I was doing a little research on this and it seems that breeding in aquaria can happen, but is indeed very rare. It looks like I got lucky.


----------



## ddavila06 (Jan 31, 2009)

i heard that a guy breed some that hid in the under-gravel filter...i wish i could get a guppy to breed.....


----------



## LVKSPlantlady (Oct 4, 2009)

OH I love it! I wish Mine would do this...


----------



## Tex Gal (Nov 1, 2007)

How amazing is this!!! That is so cool! This is one of my favorite fish!


----------



## cah925 (Jun 23, 2007)

One of my favorites too. I have 6 adults in the tank + the baby.


----------



## mgamer20o0 (Jul 15, 2006)

ddavila06 said:


> i heard that a guy breed some that hid in the under-gravel filter...i wish i could get a guppy to breed.....


if you cant get a guppy to breed something is going on in there lol..... heck if my kuhli breed for me i wouldnt know.... if i see the adults once or twice a month i am lucky.


----------



## jczz1232 (May 8, 2008)

Oh nice how many adults did you had?


----------



## Six (May 29, 2006)

Very cool. Too bad you tore down the ideal breeding habitat for them! Any idea what may have been the trigger for you? What kind of fish did you have with them?

Congrats though I dare you to repeat it!


----------



## cah925 (Jun 23, 2007)

I really don't know what triggered it. I use Aquasoil so the pH is slightly acidic. The hardness is also low, usually in the 3-4 range. The fish are tetras mainly, but they stay out of the Blyxa once it gets thick. I also have some Boraras maculatus that hides in the Blyxa with the kuhliis. As far as tearing down the ideal breeding habitat, I actually made it larger in the new scape. I'll update my journal later, but here's a sneak preview. 









Instead of just having a small corner of Blyxa, I made a field of Blyxa with several Crypts mixed in. Some taller swords, stems and C helferi will take up the back half of the tank. I'll also be adding some ferns, anubias and hopefully some fissiden to the wood later next week.


----------



## cah925 (Jun 23, 2007)

This is the (now torn down) field of Blyxa the loaches called home.

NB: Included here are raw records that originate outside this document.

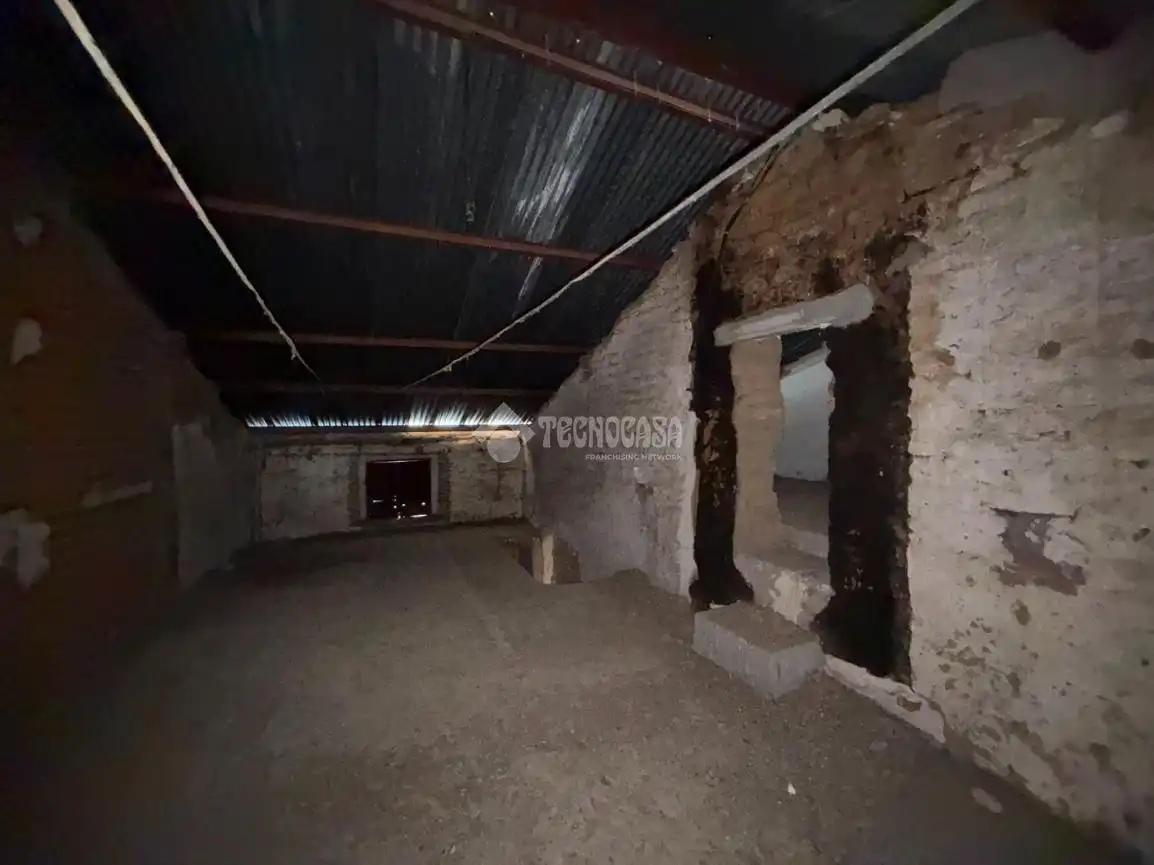 Habitatge amb terrassa en venda a Almorox, imagen 33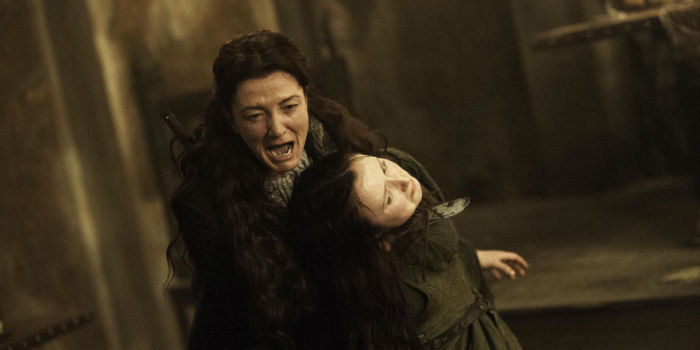 Catelyn-Stark-in-the-Red-Wedding-Game-of-Thrones-w700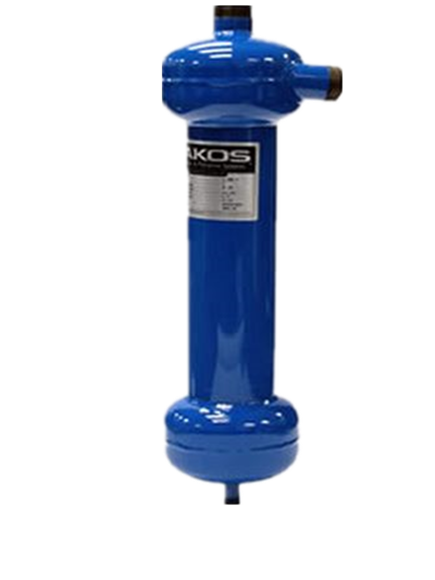 lakos过滤器ilb-0100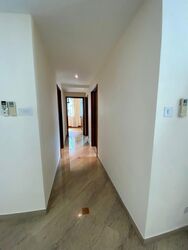 Spring Grove (D10), Condominium #453023311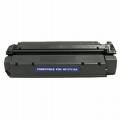 HP Printers: HP LJ 1200/ 1220/ 3300 Series MICR (2.5k) 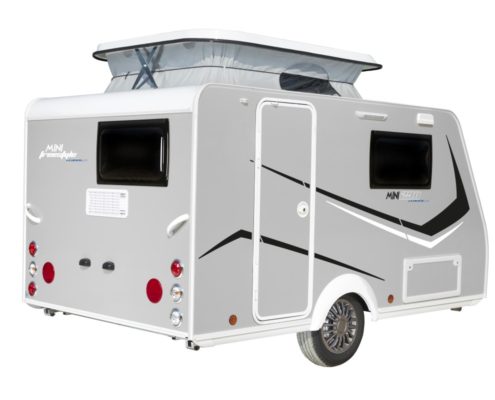 Caravelair Pop-Top Mini Freestyle 290 2 (2)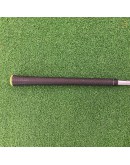 Wedge Sand Taylormade M2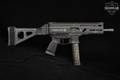 Grand Power Stribog SP9A1 Gen II 9mm Luger Black in Very Good Condition Image 4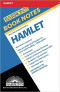 hamlet-barrons-book-notes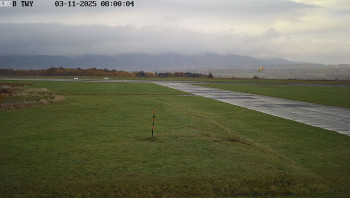 Snímek    3.11.2025 v 08:00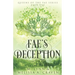Fae's Deception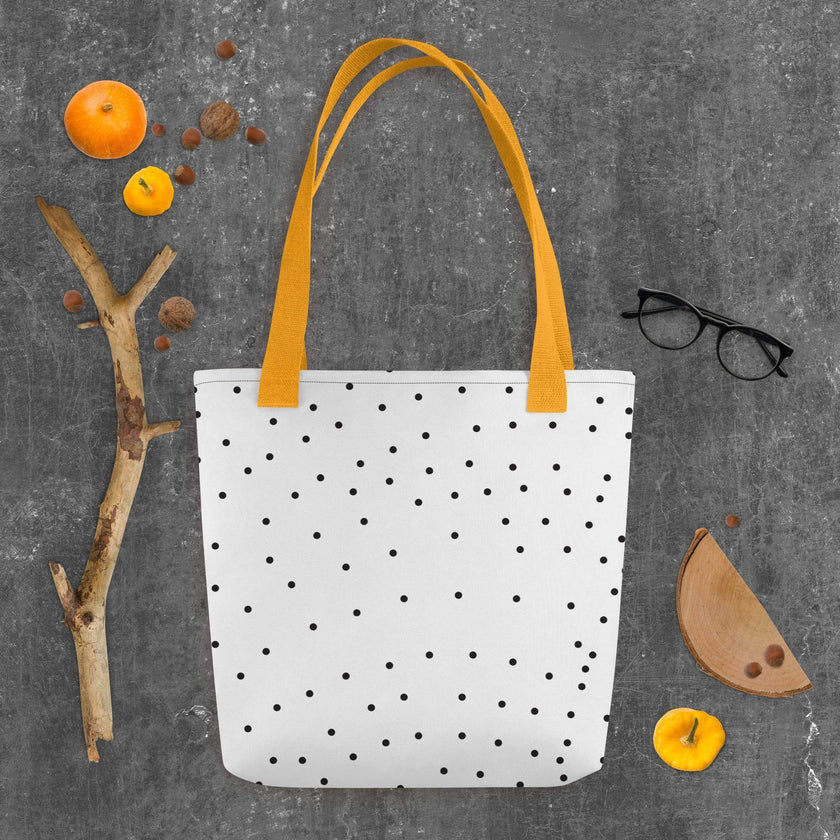 Tote bag - STYLISHOUR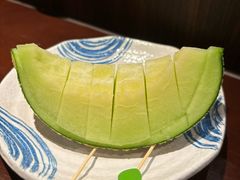 -梅亭居酒屋(中大国际店)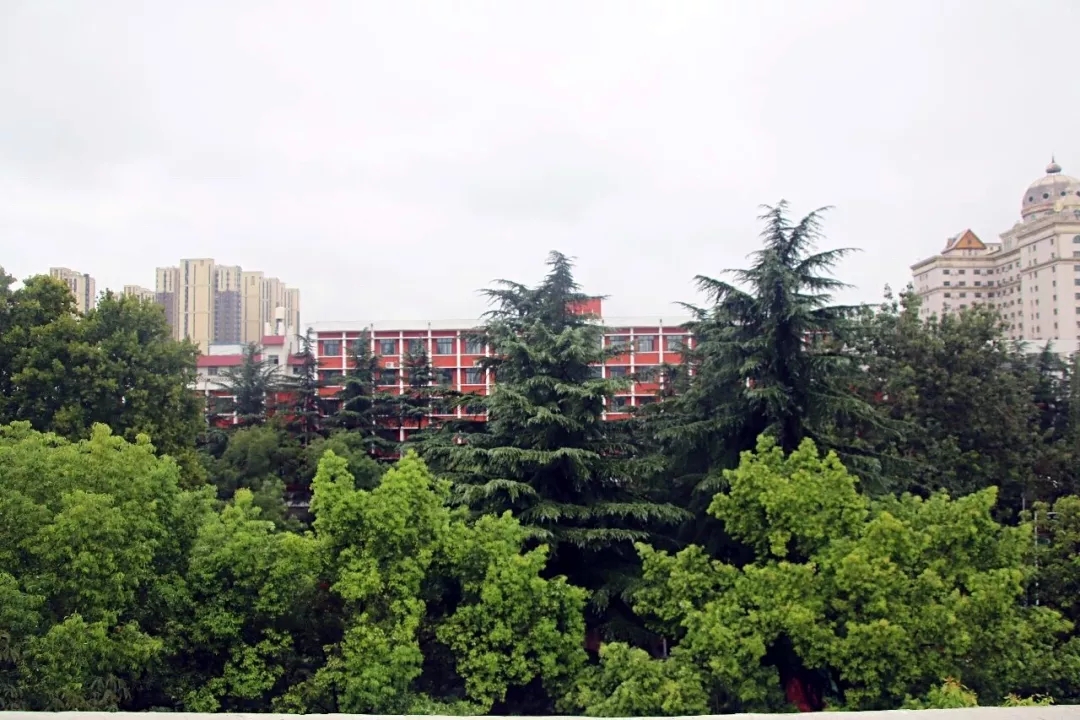 304am永利集团官网(中国)有限公司-Official Website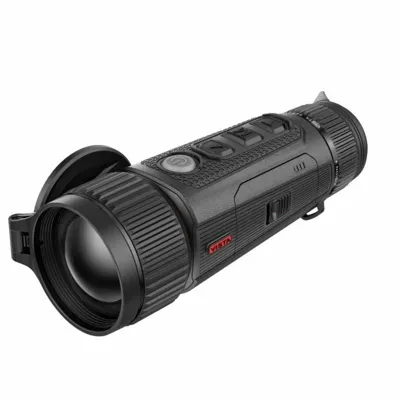 Monocular Térmico Vista VH50, Sensor 256, Netd 15 - Nocpix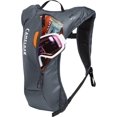 thumbnail image 4 of CAMELBAK Zoid Grey/Orange, 2L / 70 oz, 4 of 5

I rescaped the tank using Blyxa as my main foreground. You can see updated pics in my 125 gal journal.


----------



## eminemchang2 (Nov 10, 2007)

I wish someone figured out how to breed them non-accidently ;p Was that adult an albino kuhlii?


----------



## cah925 (Jun 23, 2007)

No albino kuhliis in this tank. He/she was just moving so fast all I got was a light blur in the pic.


----------